The elections of January 2006, leading to the formation of a Hamas government in March, were the freest and fairest the Arab world has  known – perhaps with the exception of the Algerian elections in 1990/91 which the army aborted with Western support when the Islamist FIS party was about to defeat the ruling FLN. The US and Britain took the lead in applying sanctions against Hamas until they renounced terrorism and recognised Israel’s right to exist.

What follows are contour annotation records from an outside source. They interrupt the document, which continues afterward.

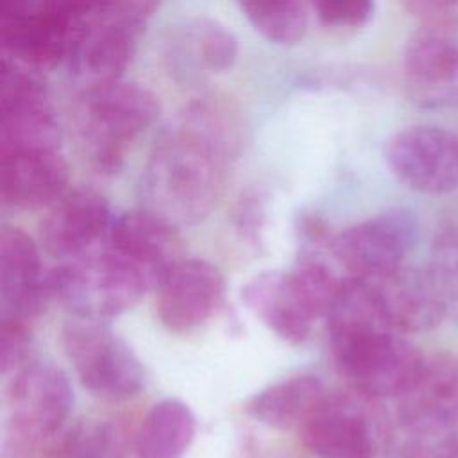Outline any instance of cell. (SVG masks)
<instances>
[{
	"label": "cell",
	"instance_id": "21",
	"mask_svg": "<svg viewBox=\"0 0 458 458\" xmlns=\"http://www.w3.org/2000/svg\"><path fill=\"white\" fill-rule=\"evenodd\" d=\"M79 29V25L38 7L13 23L0 25L4 55L36 70L54 68L68 59Z\"/></svg>",
	"mask_w": 458,
	"mask_h": 458
},
{
	"label": "cell",
	"instance_id": "34",
	"mask_svg": "<svg viewBox=\"0 0 458 458\" xmlns=\"http://www.w3.org/2000/svg\"><path fill=\"white\" fill-rule=\"evenodd\" d=\"M399 4L415 16H422L426 20L442 18L451 7L458 4V0H399Z\"/></svg>",
	"mask_w": 458,
	"mask_h": 458
},
{
	"label": "cell",
	"instance_id": "27",
	"mask_svg": "<svg viewBox=\"0 0 458 458\" xmlns=\"http://www.w3.org/2000/svg\"><path fill=\"white\" fill-rule=\"evenodd\" d=\"M250 25L277 45L299 43L308 29L302 0H238Z\"/></svg>",
	"mask_w": 458,
	"mask_h": 458
},
{
	"label": "cell",
	"instance_id": "32",
	"mask_svg": "<svg viewBox=\"0 0 458 458\" xmlns=\"http://www.w3.org/2000/svg\"><path fill=\"white\" fill-rule=\"evenodd\" d=\"M234 222L240 227V233L258 243L261 234V225L265 222V195L263 191L250 188L243 191L234 208Z\"/></svg>",
	"mask_w": 458,
	"mask_h": 458
},
{
	"label": "cell",
	"instance_id": "26",
	"mask_svg": "<svg viewBox=\"0 0 458 458\" xmlns=\"http://www.w3.org/2000/svg\"><path fill=\"white\" fill-rule=\"evenodd\" d=\"M118 431L104 420L66 424L45 447L41 458H120Z\"/></svg>",
	"mask_w": 458,
	"mask_h": 458
},
{
	"label": "cell",
	"instance_id": "28",
	"mask_svg": "<svg viewBox=\"0 0 458 458\" xmlns=\"http://www.w3.org/2000/svg\"><path fill=\"white\" fill-rule=\"evenodd\" d=\"M426 268L440 295L445 318L458 324V224H442L435 231Z\"/></svg>",
	"mask_w": 458,
	"mask_h": 458
},
{
	"label": "cell",
	"instance_id": "1",
	"mask_svg": "<svg viewBox=\"0 0 458 458\" xmlns=\"http://www.w3.org/2000/svg\"><path fill=\"white\" fill-rule=\"evenodd\" d=\"M231 163L220 150L177 125L157 141L147 161V209L175 227L204 220L224 193Z\"/></svg>",
	"mask_w": 458,
	"mask_h": 458
},
{
	"label": "cell",
	"instance_id": "24",
	"mask_svg": "<svg viewBox=\"0 0 458 458\" xmlns=\"http://www.w3.org/2000/svg\"><path fill=\"white\" fill-rule=\"evenodd\" d=\"M177 125L199 136L231 161L238 159L247 141L243 113L222 95H200L188 102Z\"/></svg>",
	"mask_w": 458,
	"mask_h": 458
},
{
	"label": "cell",
	"instance_id": "5",
	"mask_svg": "<svg viewBox=\"0 0 458 458\" xmlns=\"http://www.w3.org/2000/svg\"><path fill=\"white\" fill-rule=\"evenodd\" d=\"M50 272L54 297L82 318L102 320L120 315L154 288L143 270L106 240Z\"/></svg>",
	"mask_w": 458,
	"mask_h": 458
},
{
	"label": "cell",
	"instance_id": "9",
	"mask_svg": "<svg viewBox=\"0 0 458 458\" xmlns=\"http://www.w3.org/2000/svg\"><path fill=\"white\" fill-rule=\"evenodd\" d=\"M417 236V218L410 211L388 209L336 233L331 249L351 277L372 279L404 265Z\"/></svg>",
	"mask_w": 458,
	"mask_h": 458
},
{
	"label": "cell",
	"instance_id": "31",
	"mask_svg": "<svg viewBox=\"0 0 458 458\" xmlns=\"http://www.w3.org/2000/svg\"><path fill=\"white\" fill-rule=\"evenodd\" d=\"M311 7L326 27L358 29L374 13V0H310Z\"/></svg>",
	"mask_w": 458,
	"mask_h": 458
},
{
	"label": "cell",
	"instance_id": "12",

However, Israeli writers may themselves have the answer to Israel's real intentions. “Our government has worked for years to destroy Fatah”, said Uri Avnery, a former member of the Israeli Knesset and Irgun fighter, “in order to avoid the need to negotiate an agreement that would inevitably lead to the withdrawal of the settlements from Palestinian land.”

Meanwhile the leaked End of Mission Report by Alvaro de Soto, the UN’s Middle East envoy, in May said that the international boycott of the Palestinians after Hamas had won the elections had ‘devastating consequences’ for the Palestinian people, that Israel had adopted an ‘essentially rejectionist ‘ stance towards them and that the Quarter of negotiators – the US, the EU, Russia and the UN – had become a side-show’. But what was really shocking came from David Welch, US envoy to the Middle East, whom de Soto quotes as saying, a week before the Mecca agreement, how much “I like this violence” because “it means that other Palestinians are resisting Hamas.”
 
After the Hamas electoral victory the US continued to fund and arm Fatah as if it, not Hamas, had won the election. The two-state solution that has been the common concept since 1993 now seems as far away as ever. The one-state solution espoused by the late Edwards Said and by Ghada Karmi in her new book Married to Another Man is an impossible dream at present. Hardliners have taken over Hamas and a Fatah-dominated West Bank and a Hamas-dominated Gaza will be a recipe for disaster. Like Iraq these will be failed states, a playground for the harshest elements such as Al-Qaeda. Only by giving the Palestinians hope of genuine sovereignty and economic viability can the region avoid great danger. Israel has nuclear weapons and a melt-down of its neighbours – Syria, Lebanon and Jordan are now highly vulnerable – could lead to one of the world’s great catastrophes, fulfilling the doom-laden prophecies of
evangelical Christians such as the Jerusalem-based Christian Embassy, who share an opportunist interest with hard-line Zionists.